Care for people who chose hospice after stopping cancer treatments cost 12-50% less than care for people who didn’t and less of them died in facilities, despite median hospice LOS of less than 2 weeks.

Other Takeaway Points:
  • Although cancer comprises the largest group of hospice diagnoses (37%), people with poor-prognosis cancers have shorter hospice length of stays than overall population (11 days versus 19 days)

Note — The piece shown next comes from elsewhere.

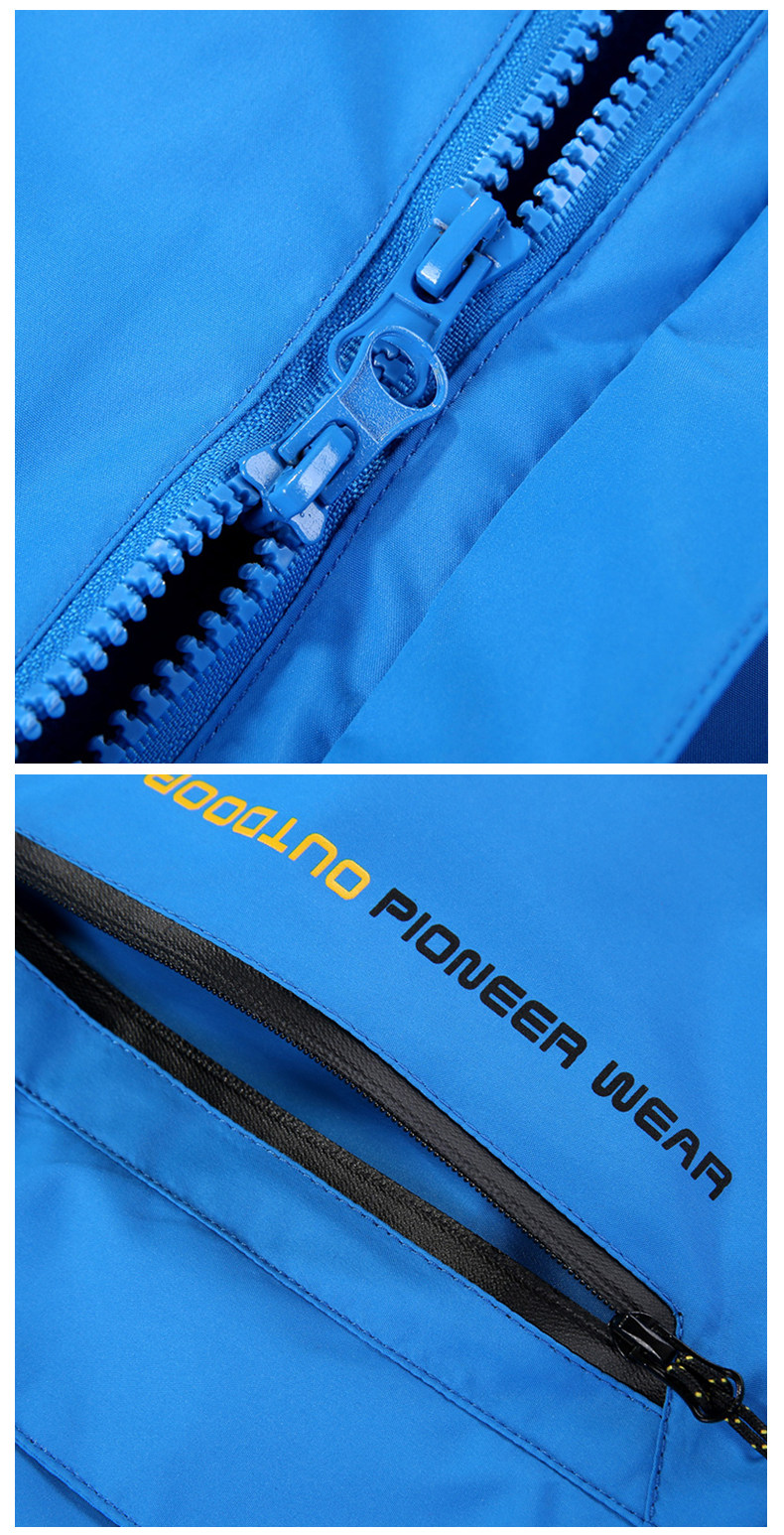 Blouson chaud pour homme - Ref 3115147 Image 17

  • When sharing this study with others, don’t forget that this cost-avoidance occurs in the setting of care that is proven to increase patient and family satisfaction, decreased symptom distress and improved outcomes for caregivers. (Even the most curmudgeonly administrator likes that combination!)
  • These data cannot be applied to:
    • Young patients who have private insurance
    • Patients who are receiving any chemotherapy or cancer related surgeries, including those who receive oral targeted agents or who (presumably) have palliative surgeries for bowel obstruction, cord compression etc.
  • This study cannot definitively separate whether the hospice services, or the propensity to choose hospice services has the greater effect, so we don’t know for sure if hospice in a “Concurrent Care” model would have similar results.
  • Although consistent with other studies, these findings cannot be applied to non-cancer patients
Studies like this are very difficult to do and cannot control all variables, so kudos and thank you to all of those involved in this project for contributing such great data to the field!